● **Caption-style text data**
= = = =
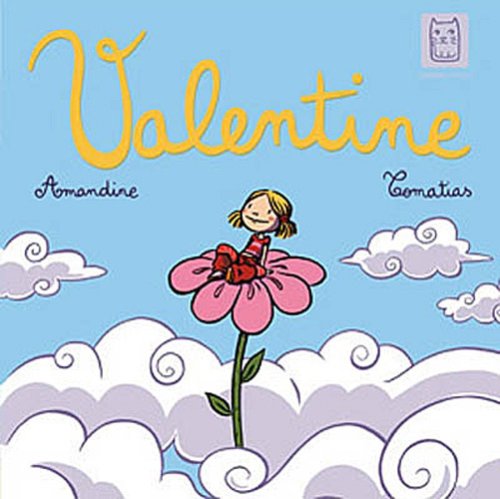 couverture de : Valentine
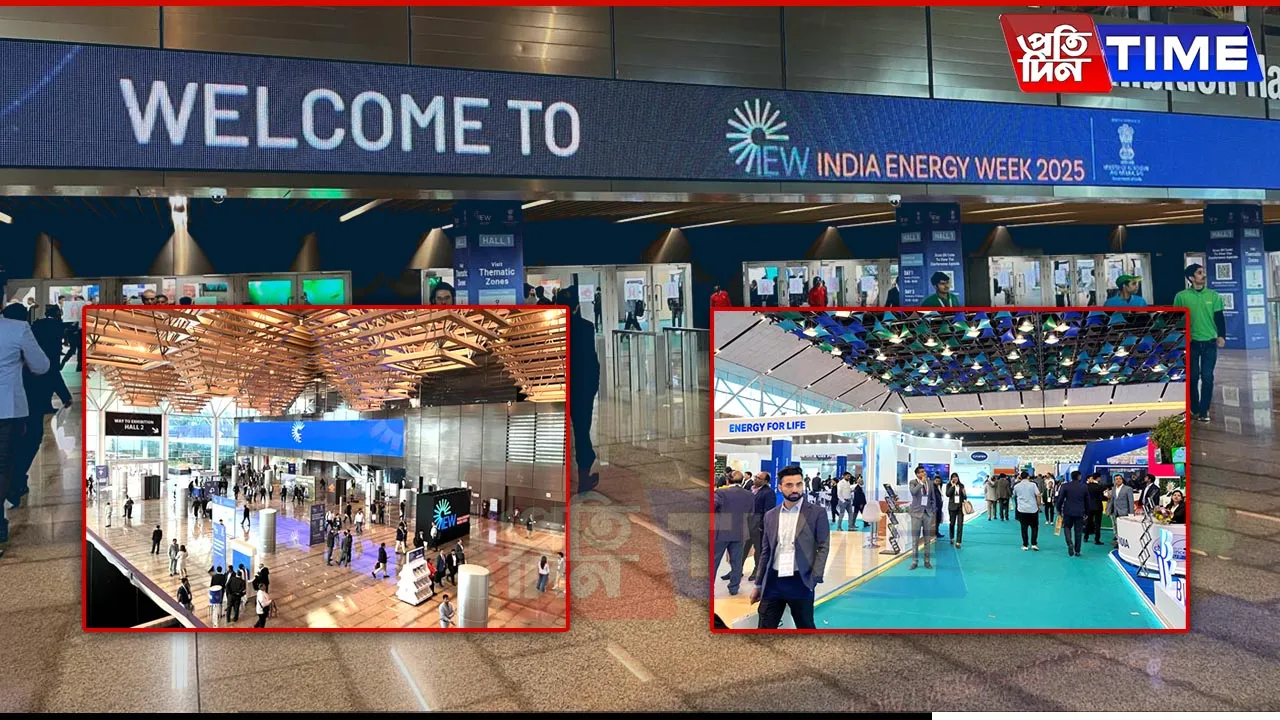 India energy week 2025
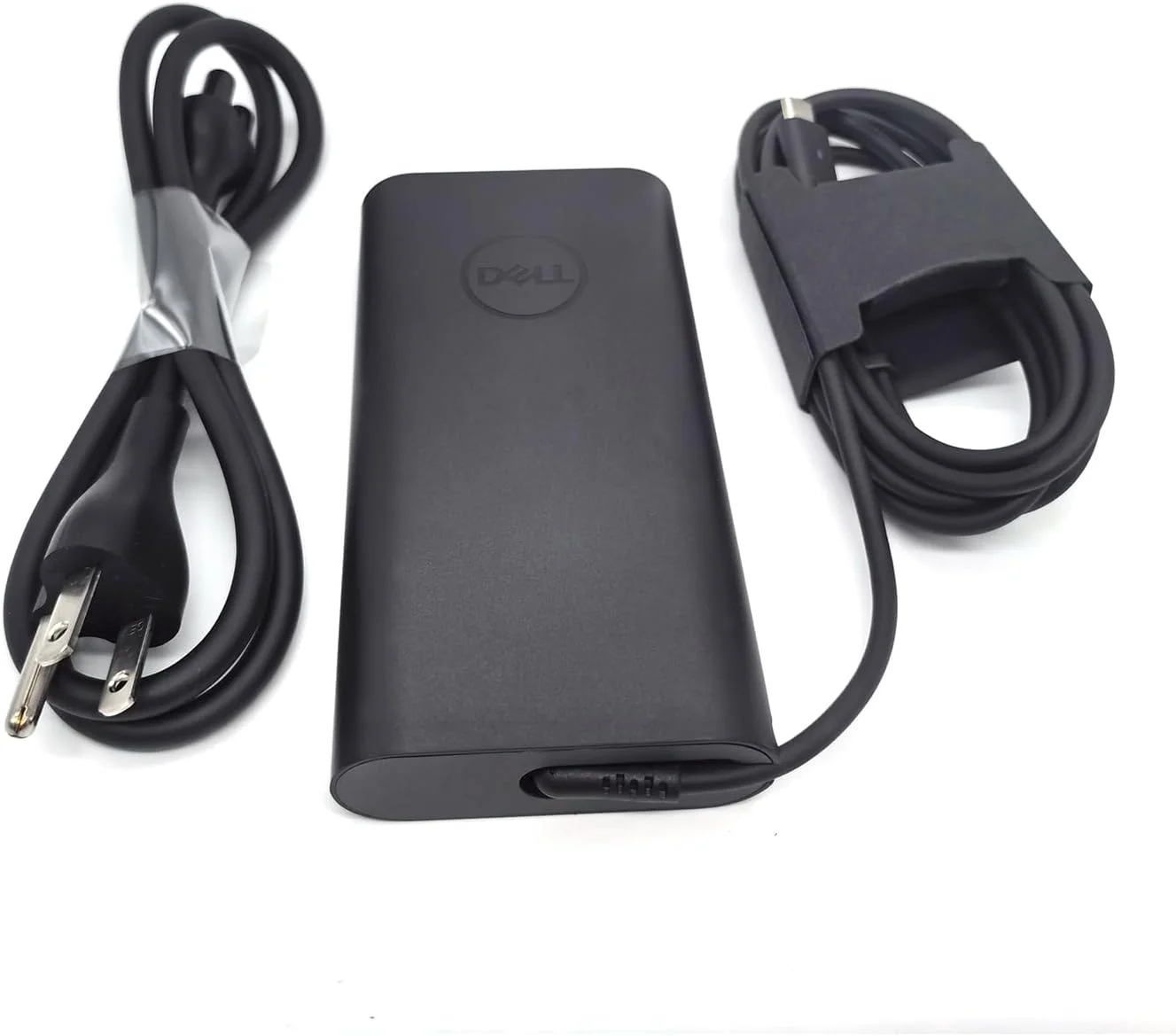 شارژر لپ تاپ دل 90 وات USB Type C GAN، سازگار با Latitude 9330 9430 7430 5530 5531 7330 5431 5531 5330 7330 7530، آداپتور AC، مشکی، LA90PM170 شارژر لپ تاپ دل 90 وات USB Type C GAN، سازگار با Latitude 9330 9430 7430 5530 5531 7330 5431 5531 5330 7330 7530، آداپتور AC، مشکی، LA90PM170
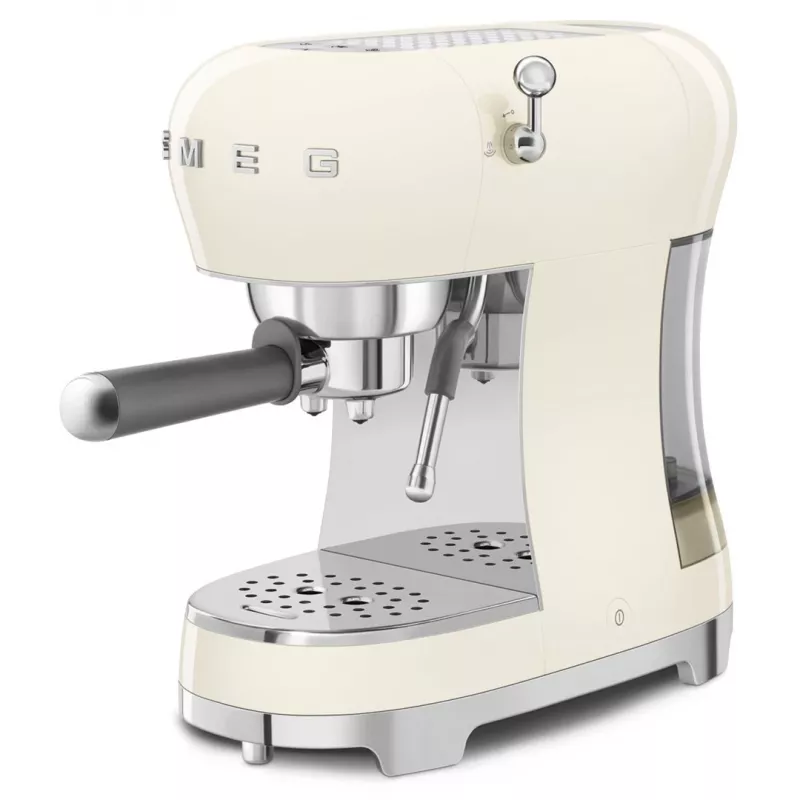 SMEG Coffee Maker cream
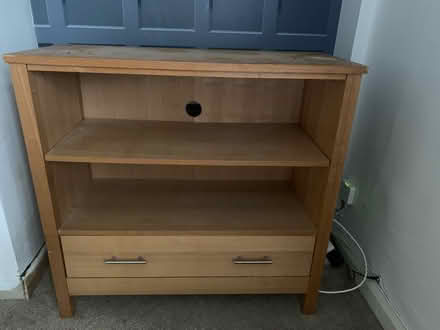 Photo of free Book shelf (WF2 8) #1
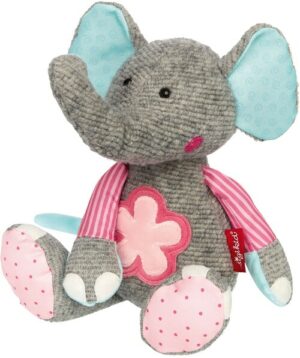 Sigikid Kuscheltier »Patchwork Sweety Elefant«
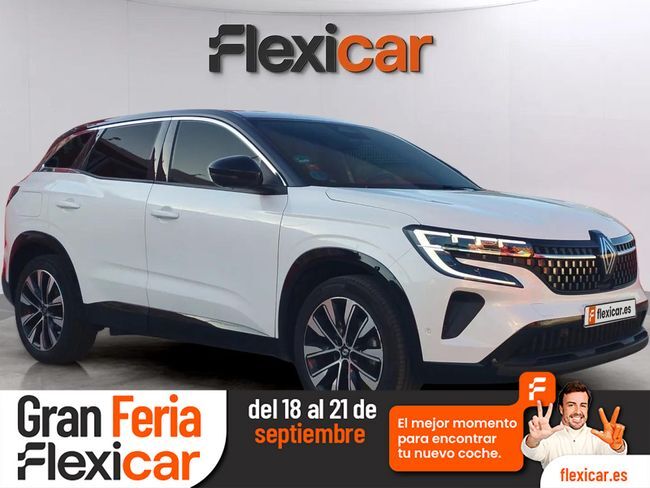 RENAULT Austral (Techno Mild Hybrid 103kW (140CV) Auto) en Barcelona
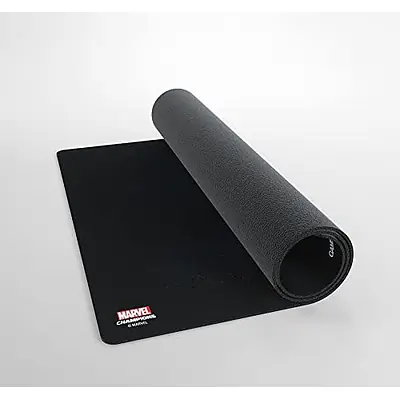 MARVEL CHAMPIONS – PRIME GAME MAT – BLACK WIDOW secondary image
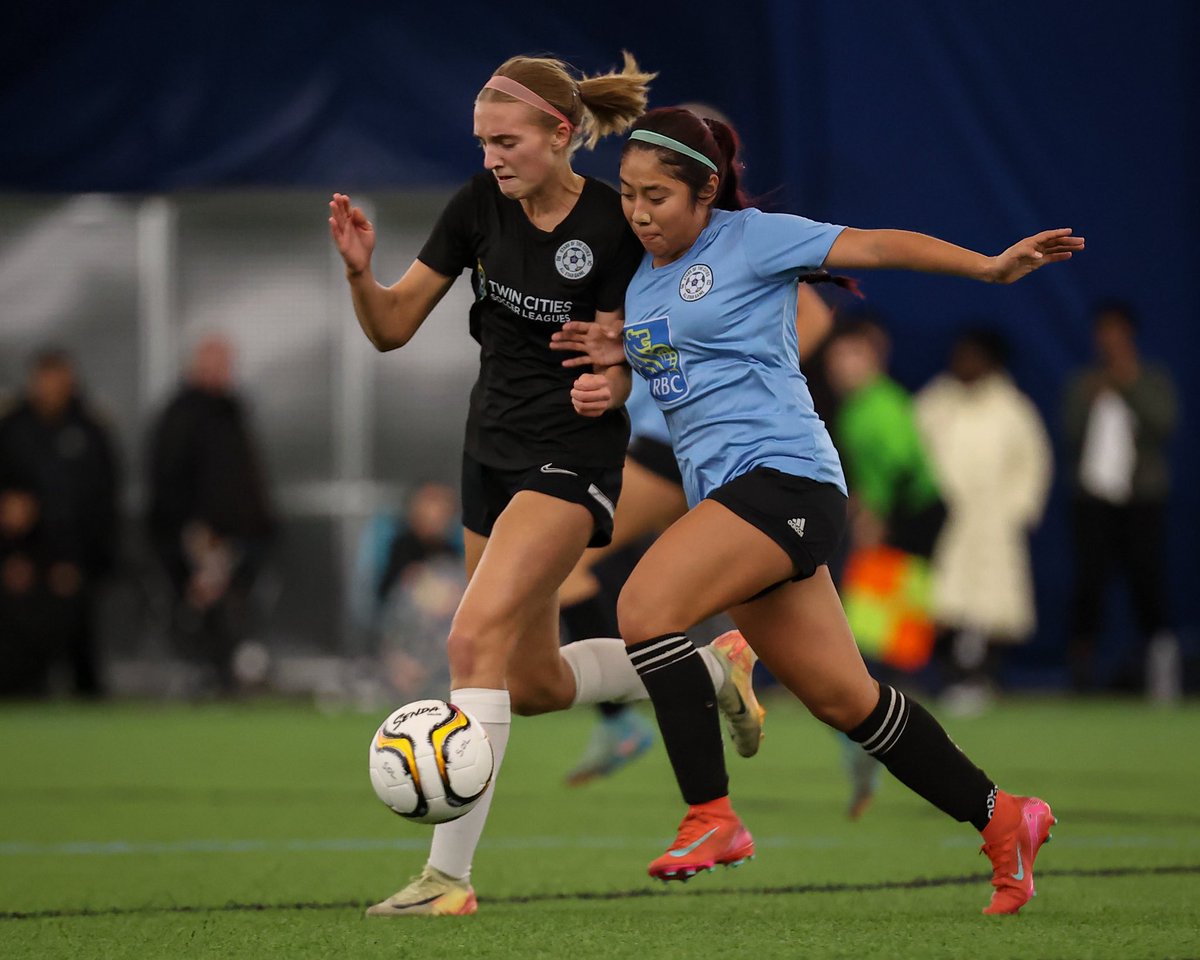 solofthecities's tweet image. 💫 The Stars Shone Bright at the 2025 #StarsoftheCities! 💫
Over 500 supporters lined the sidelines as Mpls &amp;amp; St. Paul All-Stars competed and connected with college coaches. ⚽
Presented by TCSL in partnership with The Sanneh Foundation—can’t wait for Stars 2026!
#SolOfTheCities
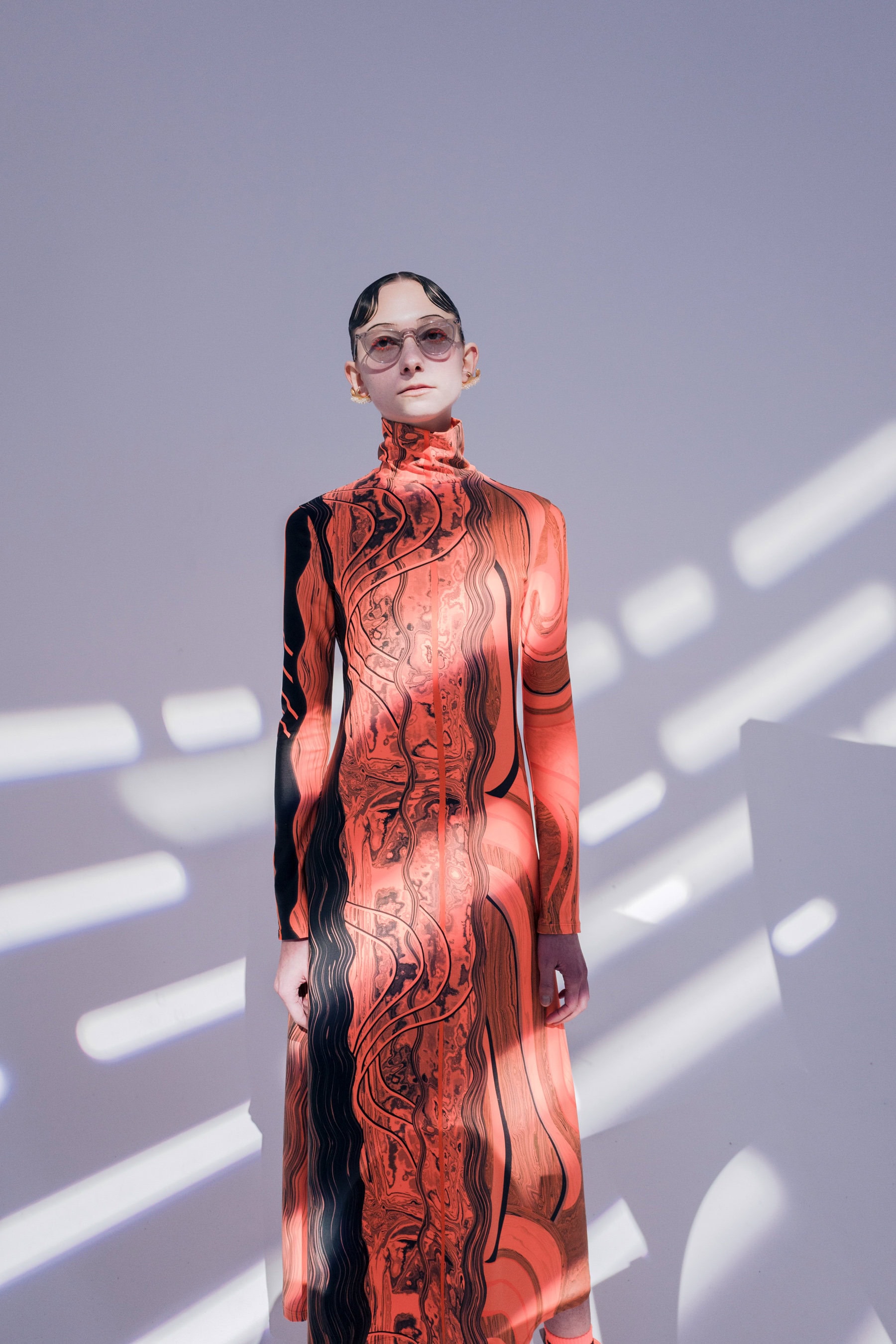 Mame Kurogouchi Fall 2021 
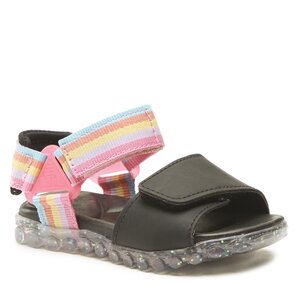 Sandále Bibi - 1103175 Black/Coloring.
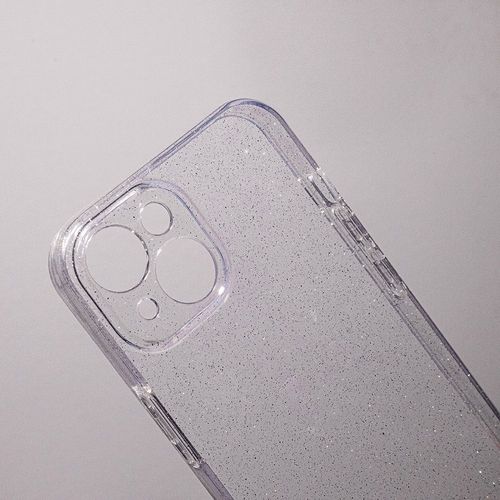 Nakładka Shine do iPhone 17 Pro 6,3" transparentna na Arena.pl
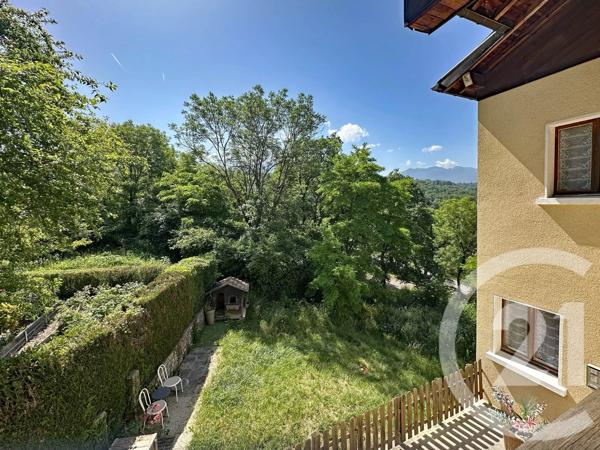 Appartement F2 à vendre  2 pièces - 27,30 m 2   THONON LES BAINS  - 74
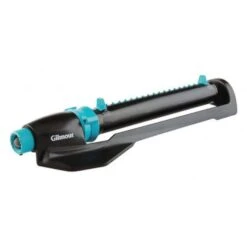 Gilmour Metal Elevated Base 1-Pattern Oscillating Sprinkler 4000 Sq Ft 1 Pk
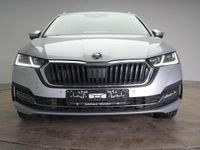 Usata Skoda Octavia Style 150 CV (110 kW) 2023 Argento Station wagon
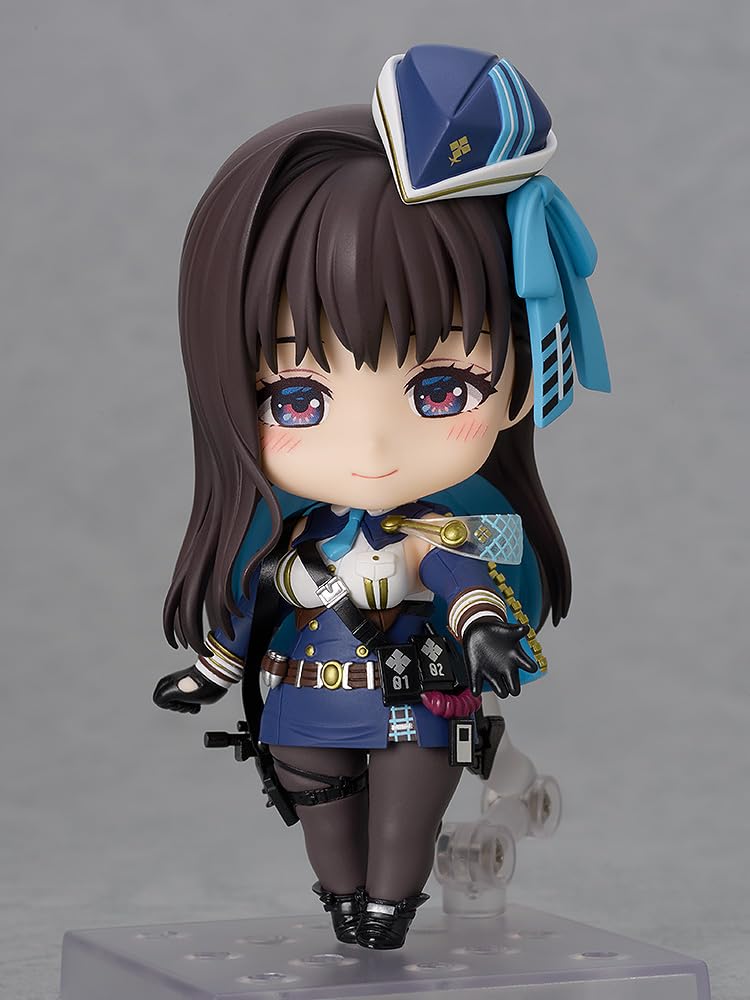 Nendoroid Богиня Победы NIKKE Мариан Пластиковая Раскрашенная Подвижная Фигурка Немасштабная
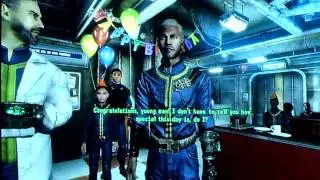 Let's Screw with the Story Fallout 3! part 1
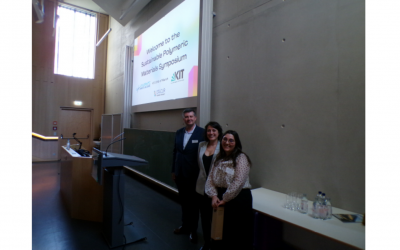 Minisymposium on Polymeric Sustainable Materials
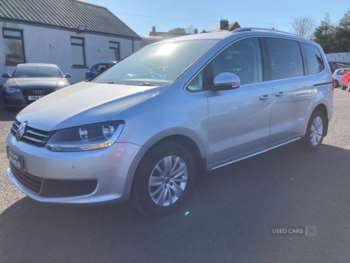 Used Volkswagen Sharan 2016 for sale - 74337621: Photo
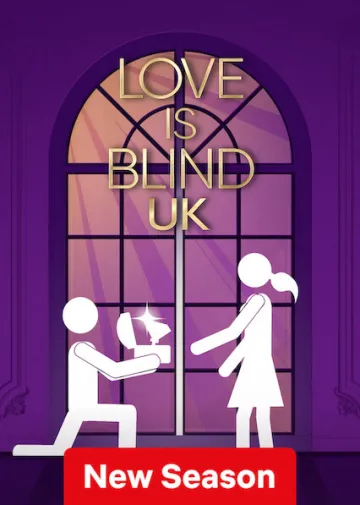 Love Is Blind: UK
= = = =
● **YOUR ASSIGNMENT**
Reproduce the text of the material above verbatim, from the first line through the last, omitting the pictures.

● **ANSWER TO THE PROBLEM**
 couverture de : Valentine
 India energy week 2025
 شارژر لپ تاپ دل 90 وات USB Type C GAN، سازگار با Latitude 9330 9430 7430 5530 5531 7330 5431 5531 5330 7330 7530، آداپتور AC، مشکی، LA90PM170 شارژر لپ تاپ دل 90 وات USB Type C GAN، سازگار با Latitude 9330 9430 7430 5530 5531 7330 5431 5531 5330 7330 7530، آداپتور AC، مشکی، LA90PM170
 SMEG Coffee Maker cream
 Photo of free Book shelf (WF2 8) #1
 Sigikid Kuscheltier »Patchwork Sweety Elefant«
 RENAULT Austral (Techno Mild Hybrid 103kW (140CV) Auto) en Barcelona
 MARVEL CHAMPIONS – PRIME GAME MAT – BLACK WIDOW secondary image
 solofthecities's tweet image. 💫 The Stars Shone Bright at the 2025 #StarsoftheCities! 💫
Over 500 supporters lined the sidelines as Mpls &amp;amp; St. Paul All-Stars competed and connected with college coaches. ⚽
Presented by TCSL in partnership with The Sanneh Foundation—can’t wait for Stars 2026!
#SolOfTheCities
 Mame Kurogouchi Fall 2021 
 Sandále Bibi - 1103175 Black/Coloring.
 Nakładka Shine do iPhone 17 Pro 6,3" transparentna na Arena.pl
 Appartement F2 à vendre  2 pièces - 27,30 m 2   THONON LES BAINS  - 74
 Gilmour Metal Elevated Base 1-Pattern Oscillating Sprinkler 4000 Sq Ft 1 Pk
 Usata Skoda Octavia Style 150 CV (110 kW) 2023 Argento Station wagon
 Nendoroid Богиня Победы NIKKE Мариан Пластиковая Раскрашенная Подвижная Фигурка Немасштабная
 Let's Screw with the Story Fallout 3! part 1
 Minisymposium on Polymeric Sustainable Materials
 Used Volkswagen Sharan 2016 for sale - 74337621: Photo
 Love Is Blind: UK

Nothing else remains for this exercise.